Second Act: GSDM alumnus starts educational non-profit after retiring from endodontics
Bob Rosenberg ENDO 75 always knew that he wanted to teach. He even extended his time at the Boston University Henry M. Goldman School of Dental Medicine (GSDM) by a year to teach in the predoctoral program before moving to San Francisco, where he taught part-time at the University of California San Francisco School of Dentistry for several years.
“I loved teaching and being with students—imparting, hopefully, some knowledge and experience,” said Rosenberg, who still lives in the Bay Area.
But when neck problems led Rosenberg to retire early, he also left teaching.
“I felt that things were changing so rapidly—not being in the middle of it anymore I would be stale pretty quickly,” he said.
After a few years, Rosenberg started volunteering as a tutor at a local middle school, where many of the students were children of color or English language learners. He found a passion for helping young students learn.
“A lot of the time, I’m in math classes…I’ll have two or three kids and I’ll spend 15-20 minutes with them going over the problems, going over specific concepts,” Rosenberg said. “Very often, after 20 minutes we’ve gone around the table and we’ve done a problem three, four times, and all of a sudden, lightbulbs start going on and the kids get it. You see some smiles and that’s a reward you can’t quantify.”
He progressed to board chair of the Marin County School Volunteers, where he witnessed work being done by a handful of non-profits that public schools couldn’t perform.

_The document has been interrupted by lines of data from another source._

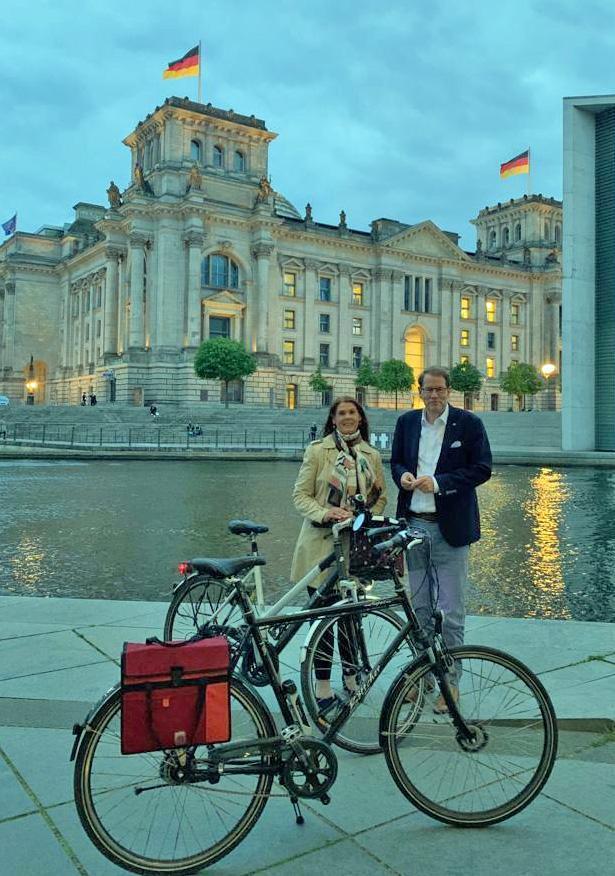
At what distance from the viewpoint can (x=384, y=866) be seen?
304 cm

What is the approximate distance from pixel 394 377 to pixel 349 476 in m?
65.2

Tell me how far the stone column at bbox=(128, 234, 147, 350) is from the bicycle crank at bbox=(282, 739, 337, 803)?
65.2m

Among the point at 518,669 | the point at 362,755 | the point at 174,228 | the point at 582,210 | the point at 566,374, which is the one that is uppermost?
the point at 174,228

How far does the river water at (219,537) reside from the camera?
8.34 metres

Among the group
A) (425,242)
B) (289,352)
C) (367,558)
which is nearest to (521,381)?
(425,242)

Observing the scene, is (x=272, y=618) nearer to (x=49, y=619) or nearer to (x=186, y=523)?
(x=49, y=619)

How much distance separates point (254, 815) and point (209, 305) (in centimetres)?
6544

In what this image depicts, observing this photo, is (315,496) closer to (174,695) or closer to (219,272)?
(174,695)

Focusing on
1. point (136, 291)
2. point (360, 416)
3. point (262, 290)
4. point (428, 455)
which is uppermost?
point (262, 290)

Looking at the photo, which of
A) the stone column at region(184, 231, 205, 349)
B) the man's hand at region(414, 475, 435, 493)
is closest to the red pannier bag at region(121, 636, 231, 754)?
the man's hand at region(414, 475, 435, 493)

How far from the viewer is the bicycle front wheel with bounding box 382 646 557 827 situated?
3.37 m

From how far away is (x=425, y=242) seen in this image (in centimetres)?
7912

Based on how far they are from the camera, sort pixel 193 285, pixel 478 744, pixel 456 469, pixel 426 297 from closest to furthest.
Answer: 1. pixel 478 744
2. pixel 456 469
3. pixel 193 285
4. pixel 426 297

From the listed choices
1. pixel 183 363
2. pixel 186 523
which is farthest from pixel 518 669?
pixel 183 363
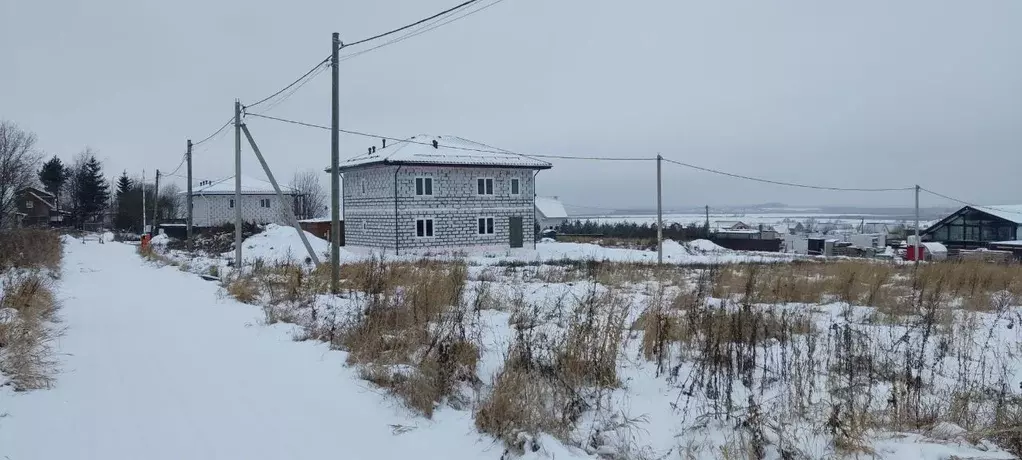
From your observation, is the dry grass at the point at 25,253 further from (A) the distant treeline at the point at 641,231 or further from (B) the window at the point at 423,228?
(A) the distant treeline at the point at 641,231

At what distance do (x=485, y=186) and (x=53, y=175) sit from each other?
56.5 meters

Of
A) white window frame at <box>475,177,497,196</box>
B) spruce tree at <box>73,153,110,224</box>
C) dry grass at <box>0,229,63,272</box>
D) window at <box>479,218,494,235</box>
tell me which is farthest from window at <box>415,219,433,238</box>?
spruce tree at <box>73,153,110,224</box>

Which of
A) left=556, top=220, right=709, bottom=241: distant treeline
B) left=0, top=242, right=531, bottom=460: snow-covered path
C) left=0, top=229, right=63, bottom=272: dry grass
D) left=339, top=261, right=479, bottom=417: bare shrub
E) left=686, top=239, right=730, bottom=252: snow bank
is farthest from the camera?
left=556, top=220, right=709, bottom=241: distant treeline

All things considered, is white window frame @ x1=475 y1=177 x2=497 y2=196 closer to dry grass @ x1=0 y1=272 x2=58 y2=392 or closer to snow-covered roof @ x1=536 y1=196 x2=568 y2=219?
dry grass @ x1=0 y1=272 x2=58 y2=392

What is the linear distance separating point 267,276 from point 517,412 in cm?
1013

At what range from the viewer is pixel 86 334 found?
26.7ft

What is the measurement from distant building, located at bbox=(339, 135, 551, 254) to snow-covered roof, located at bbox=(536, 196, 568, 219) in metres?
46.1

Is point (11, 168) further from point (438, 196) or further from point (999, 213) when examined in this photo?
point (999, 213)

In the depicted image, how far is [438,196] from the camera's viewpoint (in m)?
32.0

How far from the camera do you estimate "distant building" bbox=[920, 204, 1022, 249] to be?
44000 mm

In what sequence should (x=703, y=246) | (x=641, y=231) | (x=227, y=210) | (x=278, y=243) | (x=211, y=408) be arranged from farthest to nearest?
1. (x=227, y=210)
2. (x=641, y=231)
3. (x=703, y=246)
4. (x=278, y=243)
5. (x=211, y=408)

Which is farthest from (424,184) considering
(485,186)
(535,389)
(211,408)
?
(535,389)

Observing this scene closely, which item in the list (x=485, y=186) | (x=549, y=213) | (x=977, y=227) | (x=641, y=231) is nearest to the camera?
(x=485, y=186)

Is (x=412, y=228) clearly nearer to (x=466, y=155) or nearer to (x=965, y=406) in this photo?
(x=466, y=155)
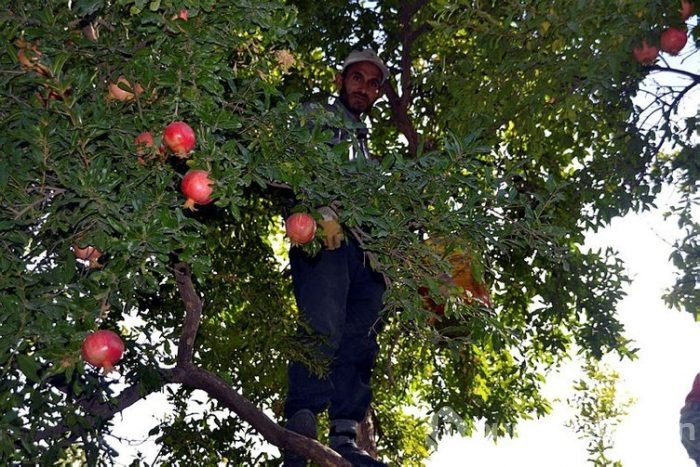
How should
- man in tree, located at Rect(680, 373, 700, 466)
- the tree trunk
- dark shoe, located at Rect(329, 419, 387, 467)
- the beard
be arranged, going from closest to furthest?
dark shoe, located at Rect(329, 419, 387, 467) < the beard < the tree trunk < man in tree, located at Rect(680, 373, 700, 466)

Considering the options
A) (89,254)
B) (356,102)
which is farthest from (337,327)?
(89,254)

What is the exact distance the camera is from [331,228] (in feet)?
20.0

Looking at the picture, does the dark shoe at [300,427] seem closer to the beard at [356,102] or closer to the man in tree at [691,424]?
the beard at [356,102]

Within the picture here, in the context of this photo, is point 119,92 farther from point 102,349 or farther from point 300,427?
point 300,427

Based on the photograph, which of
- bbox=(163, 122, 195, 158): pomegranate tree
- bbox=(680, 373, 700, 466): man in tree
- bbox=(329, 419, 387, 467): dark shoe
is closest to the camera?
bbox=(163, 122, 195, 158): pomegranate tree

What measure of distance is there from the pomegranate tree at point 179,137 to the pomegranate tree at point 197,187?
115mm

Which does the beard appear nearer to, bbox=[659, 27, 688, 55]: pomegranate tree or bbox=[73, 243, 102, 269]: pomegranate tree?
bbox=[659, 27, 688, 55]: pomegranate tree

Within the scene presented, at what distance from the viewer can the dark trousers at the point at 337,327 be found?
661 centimetres

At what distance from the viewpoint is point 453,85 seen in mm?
7977

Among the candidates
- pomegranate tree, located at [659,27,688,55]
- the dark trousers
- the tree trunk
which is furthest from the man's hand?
the tree trunk

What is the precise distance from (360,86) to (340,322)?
1917 mm

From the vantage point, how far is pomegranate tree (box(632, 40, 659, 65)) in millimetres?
6570

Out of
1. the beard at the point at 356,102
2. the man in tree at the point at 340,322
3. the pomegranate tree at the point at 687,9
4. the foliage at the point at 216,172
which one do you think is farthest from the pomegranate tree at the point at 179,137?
the pomegranate tree at the point at 687,9

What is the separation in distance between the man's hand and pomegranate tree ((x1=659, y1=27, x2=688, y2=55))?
8.87ft
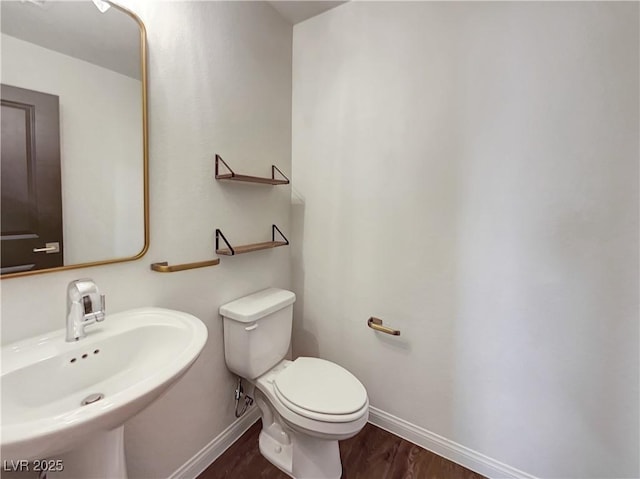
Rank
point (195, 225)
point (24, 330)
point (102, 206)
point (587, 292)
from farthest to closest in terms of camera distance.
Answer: point (195, 225)
point (587, 292)
point (102, 206)
point (24, 330)

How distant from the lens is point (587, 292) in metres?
1.15

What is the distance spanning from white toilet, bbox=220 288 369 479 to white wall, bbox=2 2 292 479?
5.6 inches

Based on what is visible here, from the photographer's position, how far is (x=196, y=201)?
4.26ft

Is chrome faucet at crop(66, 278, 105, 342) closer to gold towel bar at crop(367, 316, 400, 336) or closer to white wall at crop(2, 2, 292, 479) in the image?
white wall at crop(2, 2, 292, 479)

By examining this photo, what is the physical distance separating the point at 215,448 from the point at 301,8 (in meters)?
2.38

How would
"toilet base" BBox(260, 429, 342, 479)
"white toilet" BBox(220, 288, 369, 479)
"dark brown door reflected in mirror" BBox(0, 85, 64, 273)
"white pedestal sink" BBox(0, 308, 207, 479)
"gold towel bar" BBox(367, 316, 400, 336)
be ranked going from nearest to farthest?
"white pedestal sink" BBox(0, 308, 207, 479)
"dark brown door reflected in mirror" BBox(0, 85, 64, 273)
"white toilet" BBox(220, 288, 369, 479)
"toilet base" BBox(260, 429, 342, 479)
"gold towel bar" BBox(367, 316, 400, 336)

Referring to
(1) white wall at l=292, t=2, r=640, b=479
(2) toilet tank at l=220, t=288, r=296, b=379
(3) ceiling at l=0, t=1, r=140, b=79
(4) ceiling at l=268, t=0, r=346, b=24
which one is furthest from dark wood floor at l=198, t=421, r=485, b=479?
(4) ceiling at l=268, t=0, r=346, b=24

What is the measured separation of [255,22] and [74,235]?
135cm

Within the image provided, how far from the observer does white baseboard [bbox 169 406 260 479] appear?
1.32m

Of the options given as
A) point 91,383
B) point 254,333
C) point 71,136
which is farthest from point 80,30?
point 254,333

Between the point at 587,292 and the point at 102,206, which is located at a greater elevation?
the point at 102,206

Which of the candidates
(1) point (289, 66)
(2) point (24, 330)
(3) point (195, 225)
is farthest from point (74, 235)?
(1) point (289, 66)

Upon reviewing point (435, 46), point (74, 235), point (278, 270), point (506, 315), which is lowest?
point (506, 315)

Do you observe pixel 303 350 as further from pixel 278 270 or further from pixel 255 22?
pixel 255 22
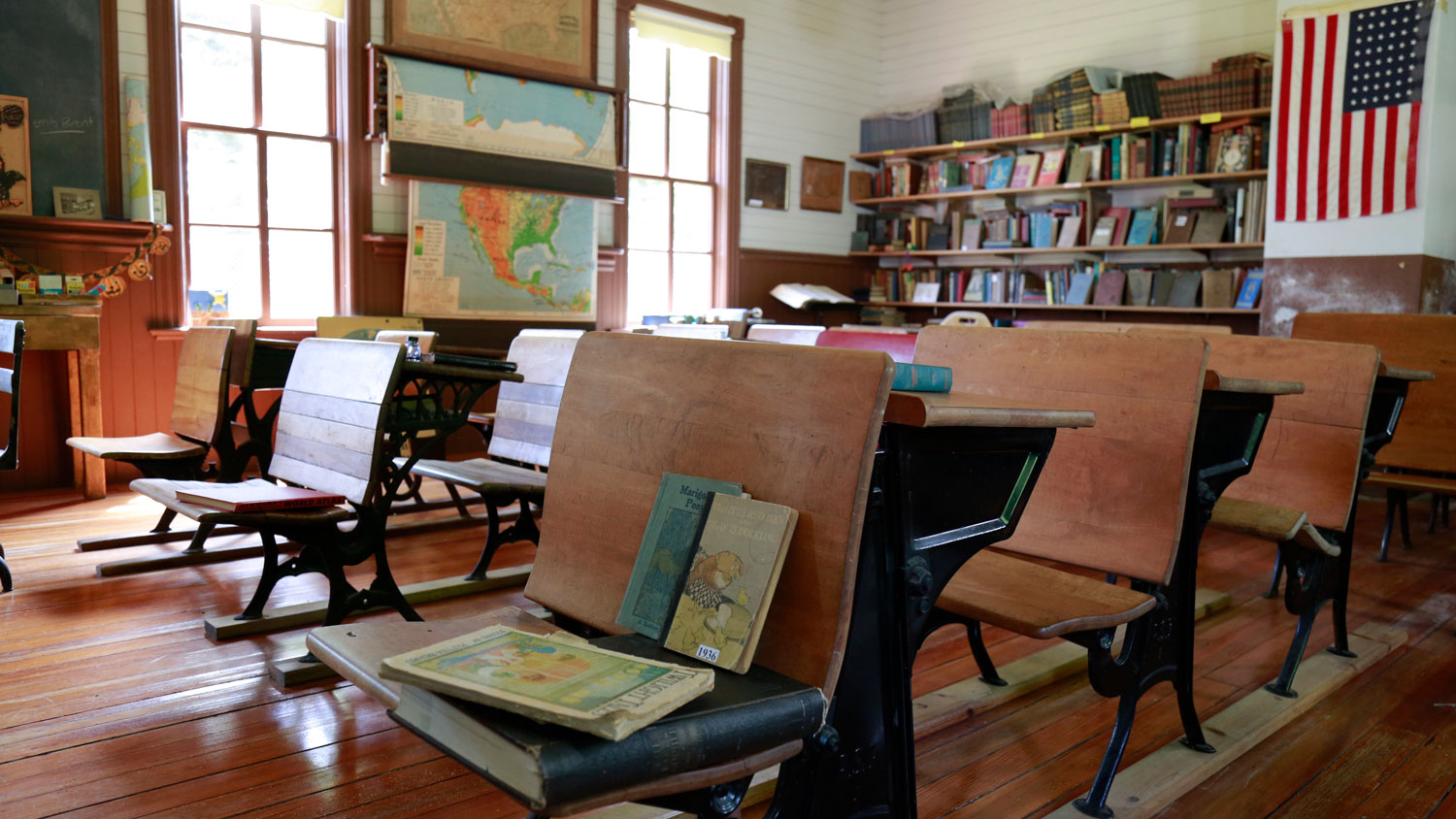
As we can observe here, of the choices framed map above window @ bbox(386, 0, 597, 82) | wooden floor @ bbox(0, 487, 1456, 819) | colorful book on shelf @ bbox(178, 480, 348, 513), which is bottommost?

“I was thinking about all of these organizations, which need sustainability and how I could make that happen,” said Rosenberg. After discovering an organization called One Percent for the Planet, which encourages businesses and individuals to donate 1 percent of their gross sale or annual salaries to environmental non-profits, Rosenberg thought this model would work well for educational non-profits.
With that as his inspiration, Rosenberg started One Percent for Education, which facilitates financial support for trusted, educationally-focused nonprofits working toward educational equity through partnerships with those groups. The goal was to get businesses, family foundations, donor-advised funds, and individuals who are not yet involved in philanthropy and the educational space—but who would do so, if given the opportunity—to agree to donate 1 percent of their respective revenue, funds, or earnings to the non-profit, which would use the donations to support approved educationally focused non-profit members.
Rosenberg received approval from the IRS in 2017 to start the non-profit. “Having just done root canals, there were a lot of holes in my resume about how you do all this stuff—but slowly, we’ve added a board of directors and started getting a little meat on our bones, organizationally,” he said.
One Percent for Education is currently focused on the Bay Area, but Rosenberg said that the goal is to expand nationally. They currently have 24 fully vetted non-profits with which they are working.
“Our ultimate goal is to assist more non-profits in helping more kids to achieve educationally,” said Rosenberg. “This last year we’ve certainly seen a lot and heard a lot about the inequality and the social injustices of systemic racism that has plagued our country since before its inception— we believe that if you can do one thing only to address the systemic racism it would be to enhance educational equity and so that’s what we’re about.”
While running a non-profit is certainly different from performing root canals, Rosenberg said that he still draws on his education at GSDM, under mentor Dr. Herbert Schilder.
“It enabled those of us who were fortunate to have that training to really be the best that we could be in our practices—the standards that were set at BU carried through our lives,” Rosenberg said.